If you pass through Columbus Circle, you may notice some scaffolding has gone up, wrapped around the statue of Christopher Columbus. This is the beginning of the Public Art Fund's latest project—artist Tatzu Nishi’s “Discovering Columbus."
According to the NY Times, "the mayor’s office has decided to let the artist build a living room six stories up in the air in the middle of one of Manhattan’s busiest intersections... the plan is to have 100,000 people climb up stairs to view it." The paper seems to be hunting down those who hate the idea—talking to everyone from the deputy buildings commissioner to the secretary of the National Italian American Foundation—but hasn't found many who don't support it... except for Frank Vernuccio.

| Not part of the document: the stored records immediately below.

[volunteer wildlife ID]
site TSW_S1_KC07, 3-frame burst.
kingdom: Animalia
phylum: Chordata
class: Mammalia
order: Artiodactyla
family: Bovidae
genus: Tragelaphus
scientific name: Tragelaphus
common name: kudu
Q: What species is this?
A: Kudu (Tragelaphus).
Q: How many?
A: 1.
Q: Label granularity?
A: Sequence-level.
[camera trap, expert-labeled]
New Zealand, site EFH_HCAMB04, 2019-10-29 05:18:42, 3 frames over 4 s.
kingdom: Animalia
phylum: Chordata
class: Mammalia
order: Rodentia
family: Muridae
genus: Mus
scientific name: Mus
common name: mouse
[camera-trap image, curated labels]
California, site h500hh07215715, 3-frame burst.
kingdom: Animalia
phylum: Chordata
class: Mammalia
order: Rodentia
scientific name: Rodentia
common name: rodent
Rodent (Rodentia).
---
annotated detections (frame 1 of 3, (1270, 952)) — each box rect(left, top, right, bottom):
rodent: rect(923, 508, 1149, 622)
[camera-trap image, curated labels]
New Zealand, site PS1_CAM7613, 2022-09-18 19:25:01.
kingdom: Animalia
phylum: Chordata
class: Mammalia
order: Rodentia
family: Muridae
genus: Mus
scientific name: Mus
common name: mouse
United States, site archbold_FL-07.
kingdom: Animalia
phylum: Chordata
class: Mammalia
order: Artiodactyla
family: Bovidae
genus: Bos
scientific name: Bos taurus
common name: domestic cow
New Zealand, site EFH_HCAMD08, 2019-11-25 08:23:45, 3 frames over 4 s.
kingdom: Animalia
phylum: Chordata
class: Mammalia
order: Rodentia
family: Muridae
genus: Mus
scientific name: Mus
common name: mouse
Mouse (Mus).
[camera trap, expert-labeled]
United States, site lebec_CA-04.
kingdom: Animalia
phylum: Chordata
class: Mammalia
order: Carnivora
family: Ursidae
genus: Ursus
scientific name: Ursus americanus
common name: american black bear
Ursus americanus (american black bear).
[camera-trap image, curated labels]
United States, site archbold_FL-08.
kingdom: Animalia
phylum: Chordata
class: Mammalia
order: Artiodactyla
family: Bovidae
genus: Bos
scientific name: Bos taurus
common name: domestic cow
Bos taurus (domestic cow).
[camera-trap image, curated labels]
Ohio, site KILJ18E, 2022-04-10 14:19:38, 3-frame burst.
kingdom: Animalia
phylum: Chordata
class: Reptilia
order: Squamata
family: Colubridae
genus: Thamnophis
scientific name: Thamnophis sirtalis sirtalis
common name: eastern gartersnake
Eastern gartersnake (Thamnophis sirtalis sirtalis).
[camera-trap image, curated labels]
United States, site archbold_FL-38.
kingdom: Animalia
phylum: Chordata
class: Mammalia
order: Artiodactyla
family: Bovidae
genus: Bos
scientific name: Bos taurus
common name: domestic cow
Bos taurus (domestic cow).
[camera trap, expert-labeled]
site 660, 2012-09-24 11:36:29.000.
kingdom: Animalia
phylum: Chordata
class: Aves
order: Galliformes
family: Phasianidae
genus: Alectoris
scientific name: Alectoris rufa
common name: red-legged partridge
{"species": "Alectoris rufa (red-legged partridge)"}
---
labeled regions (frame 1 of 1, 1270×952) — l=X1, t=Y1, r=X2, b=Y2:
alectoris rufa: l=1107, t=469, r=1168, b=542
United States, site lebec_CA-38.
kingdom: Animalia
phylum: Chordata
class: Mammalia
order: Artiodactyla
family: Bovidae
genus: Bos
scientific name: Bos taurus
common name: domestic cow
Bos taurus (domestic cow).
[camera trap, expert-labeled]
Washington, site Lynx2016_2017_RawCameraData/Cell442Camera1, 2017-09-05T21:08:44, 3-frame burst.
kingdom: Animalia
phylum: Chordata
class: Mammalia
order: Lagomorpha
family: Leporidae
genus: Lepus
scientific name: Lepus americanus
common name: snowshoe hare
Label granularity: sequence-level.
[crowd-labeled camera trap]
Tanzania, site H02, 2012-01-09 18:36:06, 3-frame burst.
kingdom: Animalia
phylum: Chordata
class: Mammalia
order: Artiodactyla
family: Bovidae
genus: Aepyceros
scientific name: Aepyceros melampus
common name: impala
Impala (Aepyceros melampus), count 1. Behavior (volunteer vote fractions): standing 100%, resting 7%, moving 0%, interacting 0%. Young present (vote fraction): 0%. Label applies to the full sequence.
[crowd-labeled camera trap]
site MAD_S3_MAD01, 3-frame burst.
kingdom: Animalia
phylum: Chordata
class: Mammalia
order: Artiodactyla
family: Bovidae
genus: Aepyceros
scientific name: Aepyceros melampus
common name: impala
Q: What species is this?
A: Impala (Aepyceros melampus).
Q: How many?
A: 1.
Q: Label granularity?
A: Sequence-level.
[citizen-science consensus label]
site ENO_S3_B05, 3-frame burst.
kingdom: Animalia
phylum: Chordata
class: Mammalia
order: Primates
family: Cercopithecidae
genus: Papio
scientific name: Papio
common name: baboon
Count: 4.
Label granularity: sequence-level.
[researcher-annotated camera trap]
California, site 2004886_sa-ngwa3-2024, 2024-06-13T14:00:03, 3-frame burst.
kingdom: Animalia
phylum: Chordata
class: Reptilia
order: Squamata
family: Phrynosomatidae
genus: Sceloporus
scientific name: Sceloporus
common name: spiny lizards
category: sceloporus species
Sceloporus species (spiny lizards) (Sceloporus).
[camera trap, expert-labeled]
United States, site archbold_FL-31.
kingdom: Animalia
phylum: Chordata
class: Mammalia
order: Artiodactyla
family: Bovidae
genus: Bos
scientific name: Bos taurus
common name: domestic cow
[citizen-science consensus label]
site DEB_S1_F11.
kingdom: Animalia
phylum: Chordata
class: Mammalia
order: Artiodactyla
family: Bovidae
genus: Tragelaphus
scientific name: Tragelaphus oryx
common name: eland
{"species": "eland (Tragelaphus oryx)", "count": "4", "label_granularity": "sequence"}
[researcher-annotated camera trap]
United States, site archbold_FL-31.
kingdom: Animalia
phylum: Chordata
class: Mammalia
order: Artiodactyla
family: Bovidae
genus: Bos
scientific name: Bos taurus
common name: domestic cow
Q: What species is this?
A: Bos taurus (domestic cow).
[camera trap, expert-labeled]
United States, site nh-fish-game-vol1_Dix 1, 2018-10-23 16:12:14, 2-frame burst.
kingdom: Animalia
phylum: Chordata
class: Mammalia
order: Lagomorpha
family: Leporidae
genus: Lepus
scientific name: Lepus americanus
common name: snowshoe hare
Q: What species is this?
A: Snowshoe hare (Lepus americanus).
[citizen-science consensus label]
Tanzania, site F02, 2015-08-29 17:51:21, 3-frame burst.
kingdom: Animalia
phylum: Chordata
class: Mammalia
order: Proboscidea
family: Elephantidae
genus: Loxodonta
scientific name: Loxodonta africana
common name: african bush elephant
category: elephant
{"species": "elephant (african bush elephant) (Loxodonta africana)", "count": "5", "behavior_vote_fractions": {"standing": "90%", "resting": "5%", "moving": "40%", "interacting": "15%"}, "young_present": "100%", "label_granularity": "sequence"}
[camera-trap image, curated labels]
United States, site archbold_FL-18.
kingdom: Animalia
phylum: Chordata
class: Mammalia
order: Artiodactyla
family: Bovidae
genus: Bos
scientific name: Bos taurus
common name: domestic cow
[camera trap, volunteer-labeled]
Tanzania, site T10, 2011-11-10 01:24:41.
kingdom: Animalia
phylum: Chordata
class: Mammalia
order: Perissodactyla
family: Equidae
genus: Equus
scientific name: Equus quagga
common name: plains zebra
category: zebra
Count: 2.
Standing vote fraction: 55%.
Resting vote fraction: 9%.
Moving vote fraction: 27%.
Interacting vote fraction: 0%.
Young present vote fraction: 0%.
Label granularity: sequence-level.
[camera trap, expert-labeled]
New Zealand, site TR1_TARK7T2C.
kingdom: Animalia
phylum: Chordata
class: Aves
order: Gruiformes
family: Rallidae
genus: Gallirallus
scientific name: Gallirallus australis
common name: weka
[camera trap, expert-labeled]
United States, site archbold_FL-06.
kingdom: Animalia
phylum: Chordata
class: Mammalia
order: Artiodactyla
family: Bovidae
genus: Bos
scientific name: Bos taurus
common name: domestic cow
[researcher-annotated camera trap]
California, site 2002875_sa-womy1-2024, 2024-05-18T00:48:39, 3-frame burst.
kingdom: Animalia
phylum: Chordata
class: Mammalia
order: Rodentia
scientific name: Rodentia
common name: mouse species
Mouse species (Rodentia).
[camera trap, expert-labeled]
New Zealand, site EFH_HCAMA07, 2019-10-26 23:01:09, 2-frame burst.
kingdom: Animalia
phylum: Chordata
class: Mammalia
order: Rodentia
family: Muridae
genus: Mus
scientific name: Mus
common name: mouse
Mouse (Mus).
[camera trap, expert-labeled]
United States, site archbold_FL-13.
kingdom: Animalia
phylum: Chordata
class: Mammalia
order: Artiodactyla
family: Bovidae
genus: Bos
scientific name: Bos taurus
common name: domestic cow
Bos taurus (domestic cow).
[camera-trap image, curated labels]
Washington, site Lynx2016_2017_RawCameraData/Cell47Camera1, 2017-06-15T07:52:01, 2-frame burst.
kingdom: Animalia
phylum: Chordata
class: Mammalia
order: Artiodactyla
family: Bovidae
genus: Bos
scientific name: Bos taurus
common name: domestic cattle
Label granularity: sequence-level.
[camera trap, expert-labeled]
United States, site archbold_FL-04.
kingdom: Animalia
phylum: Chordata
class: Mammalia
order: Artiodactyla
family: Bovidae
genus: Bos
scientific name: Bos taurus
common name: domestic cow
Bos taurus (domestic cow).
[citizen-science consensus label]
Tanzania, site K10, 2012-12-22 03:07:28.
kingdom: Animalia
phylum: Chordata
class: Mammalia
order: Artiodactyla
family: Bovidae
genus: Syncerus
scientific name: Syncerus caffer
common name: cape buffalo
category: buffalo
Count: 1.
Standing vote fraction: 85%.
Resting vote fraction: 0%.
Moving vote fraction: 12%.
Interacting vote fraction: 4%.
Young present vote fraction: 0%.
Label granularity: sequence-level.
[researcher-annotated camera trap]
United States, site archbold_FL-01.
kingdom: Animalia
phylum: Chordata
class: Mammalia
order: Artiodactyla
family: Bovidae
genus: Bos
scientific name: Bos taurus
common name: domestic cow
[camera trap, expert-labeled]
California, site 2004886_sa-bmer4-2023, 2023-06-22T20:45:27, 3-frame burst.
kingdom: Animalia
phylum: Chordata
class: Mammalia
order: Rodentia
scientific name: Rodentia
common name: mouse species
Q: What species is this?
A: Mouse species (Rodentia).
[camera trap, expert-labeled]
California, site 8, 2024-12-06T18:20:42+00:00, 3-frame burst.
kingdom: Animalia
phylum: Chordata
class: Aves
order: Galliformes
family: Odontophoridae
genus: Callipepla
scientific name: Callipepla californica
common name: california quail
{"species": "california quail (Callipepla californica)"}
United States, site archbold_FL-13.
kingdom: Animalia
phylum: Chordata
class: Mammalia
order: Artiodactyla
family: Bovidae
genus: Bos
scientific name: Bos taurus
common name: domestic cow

The board member of the Enrico Fermi Cultural Committee "said he did not think many of New York’s Italian-Americans would find the living room revelatory [and] it was another example of the Bloomberg administration’s silly revisionism when it comes to public spaces," he told them, "The plans seem to hide the Columbus statue for no reason whatsoever."
Once the elevated living room is completed, sometime before the opening on September 20th, there will be couches, lamps, television, and other pieces of furniture you might find in a typical living space (though no Wi-Fi!). And when the installation closes on November 18th, it will turn functional, allowing workers to use the "living room" as a perch to restore the statue from.